- TEXTO A LER:
------

Abraão selou esta segunda Aliança e, a partir dela, formou um povo cujo número é incontável. Ainda que não façamos a circuncisão do prepúcio, pois dela não advém a salvação (Act.15,1), todos somos chamados a fazer a circuncisão de coração, pois o Senhor diz: “Circuncidai, pois, o vosso coração espiritual; retirando toda a obstrução carnal, e deixai de ser insubmissos e teimosos!” (Dt.10,16). E isto nada mais é do que a conversão. Também nós somos filhos espirituais de Abraão. Por outro lado, vemos como através de imagens, vamos assistindo à prefiguração daquilo que se inaugurará com Jesus: Uma nova e eterna Aliança selada com o sangue do Cordeiro de Deus; a Omnipotência de Deus manifesta no meio dos homens. Deus deu-nos um novo nome através do seu Filho Jesus, assim como deu a Abraão. Assim, colocamos agora algumas questões:
a) – Por acaso já circuncidei o meu coração afim de receber o nome novo de “Cristão”, ou continuo insubmisso a Deus e no amor ao próximo?
b) – Àqueles que já foram baptizados: como está a minha Aliança com Deus através do meu baptismo? Àqueles que ainda não foram baptizados: Como espero viver essa Aliança com Deus?
c) – Fazendo agora uma retrospectiva da minha vida: Em que circunstâncias da minha história pessoal constatei que, para Deus, nada é impossível?

------

(Excertos do conjunto de dados)
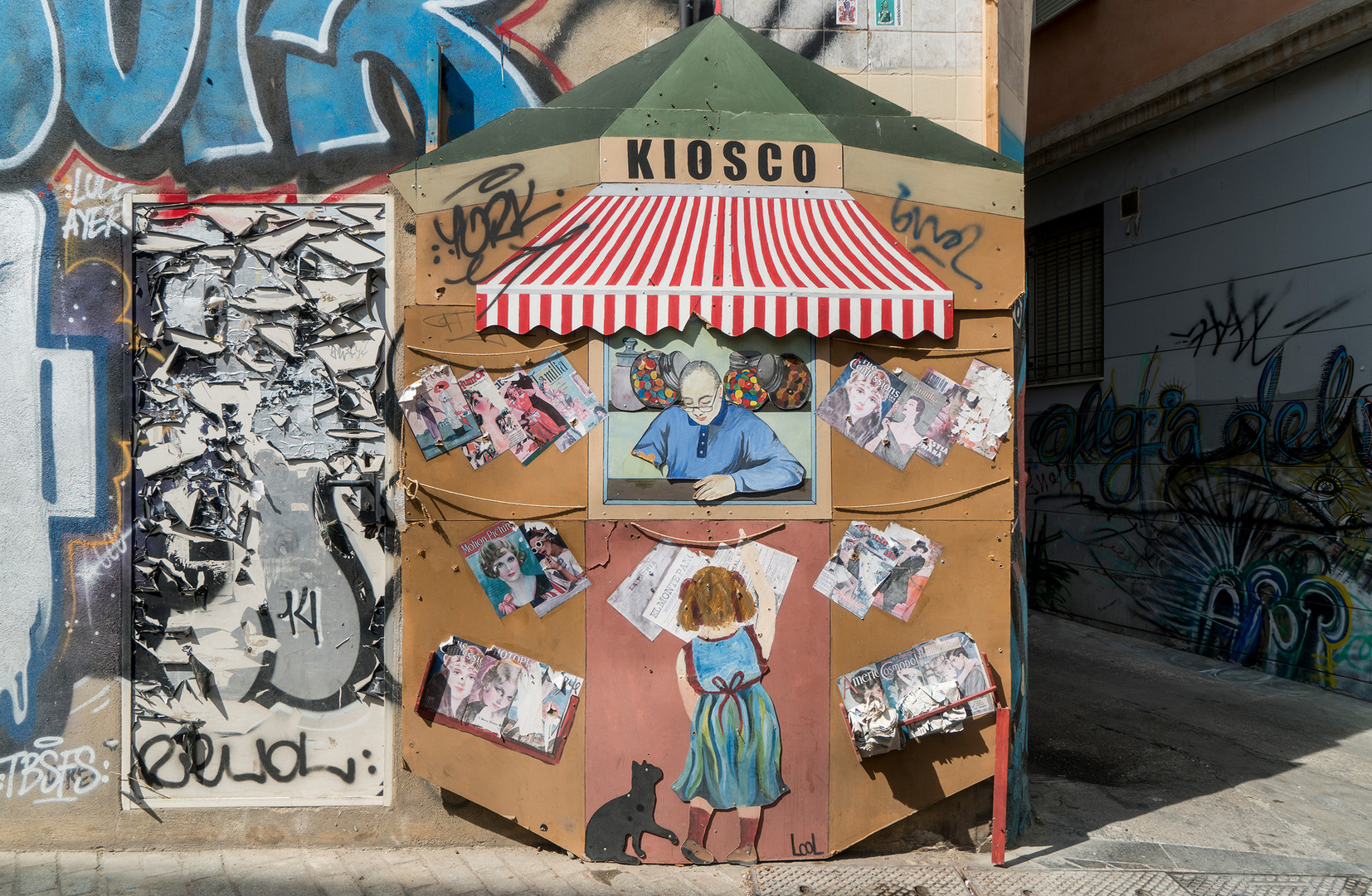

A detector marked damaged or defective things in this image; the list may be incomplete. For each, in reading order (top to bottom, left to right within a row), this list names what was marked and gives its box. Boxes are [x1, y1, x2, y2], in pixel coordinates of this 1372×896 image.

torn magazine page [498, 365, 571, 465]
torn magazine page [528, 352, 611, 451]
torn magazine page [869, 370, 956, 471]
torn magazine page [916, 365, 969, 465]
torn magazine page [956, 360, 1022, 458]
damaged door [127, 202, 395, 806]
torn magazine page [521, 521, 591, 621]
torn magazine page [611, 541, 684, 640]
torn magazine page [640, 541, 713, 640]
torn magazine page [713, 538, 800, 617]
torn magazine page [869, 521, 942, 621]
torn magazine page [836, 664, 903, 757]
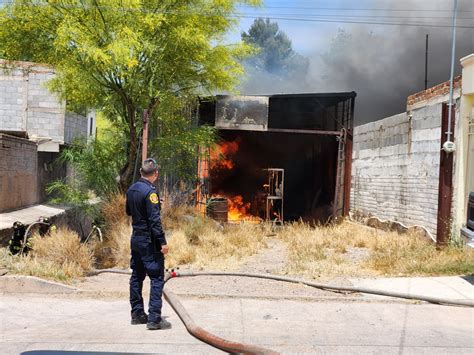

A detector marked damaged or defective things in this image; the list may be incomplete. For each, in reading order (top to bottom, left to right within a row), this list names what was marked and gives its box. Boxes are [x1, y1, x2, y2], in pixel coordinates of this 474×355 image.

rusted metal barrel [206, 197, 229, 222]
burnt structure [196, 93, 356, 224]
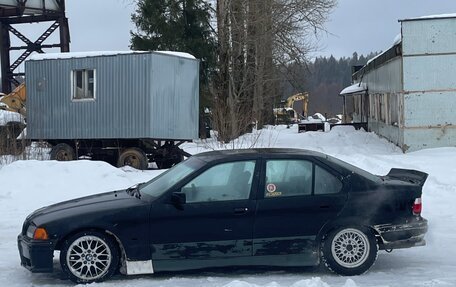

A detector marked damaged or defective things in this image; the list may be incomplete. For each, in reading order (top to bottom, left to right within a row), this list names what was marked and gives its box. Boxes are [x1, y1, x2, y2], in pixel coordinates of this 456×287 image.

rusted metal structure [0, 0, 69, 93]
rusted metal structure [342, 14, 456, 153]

------

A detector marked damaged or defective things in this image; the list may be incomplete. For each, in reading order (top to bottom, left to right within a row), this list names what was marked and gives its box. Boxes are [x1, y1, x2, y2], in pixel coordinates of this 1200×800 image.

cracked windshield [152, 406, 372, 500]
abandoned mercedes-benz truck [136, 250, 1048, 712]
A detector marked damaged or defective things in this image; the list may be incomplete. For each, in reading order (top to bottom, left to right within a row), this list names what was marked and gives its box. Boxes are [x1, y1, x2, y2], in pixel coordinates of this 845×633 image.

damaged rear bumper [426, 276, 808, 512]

------

- TAREFAS OBRIGATÓRIAS:
1. Responda a estas perguntas sobre o texto acerca da Aliança de Abraão:
(a) Segundo o texto, de que não advém a salvação?
(b) Com o sangue de quem é selada a nova e eterna Aliança?
(c) Que nome novo é referido na pergunta marcada com a letra a)?
2. Copie do texto sobre a Aliança de Abraão o trecho entre "b) – Àqueles" e "nada é impossível?", incluindo ambos.

- RESPOSTAS ABAIXO:
1.
(a) Da circuncisão do prepúcio.
(b) Com o sangue do Cordeiro de Deus.
(c) O nome de "Cristão".

2.
b) – Àqueles que já foram baptizados: como está a minha Aliança com Deus através do meu baptismo? Àqueles que ainda não foram baptizados: Como espero viver essa Aliança com Deus?
c) – Fazendo agora uma retrospectiva da minha vida: Em que circunstâncias da minha história pessoal constatei que, para Deus, nada é impossível?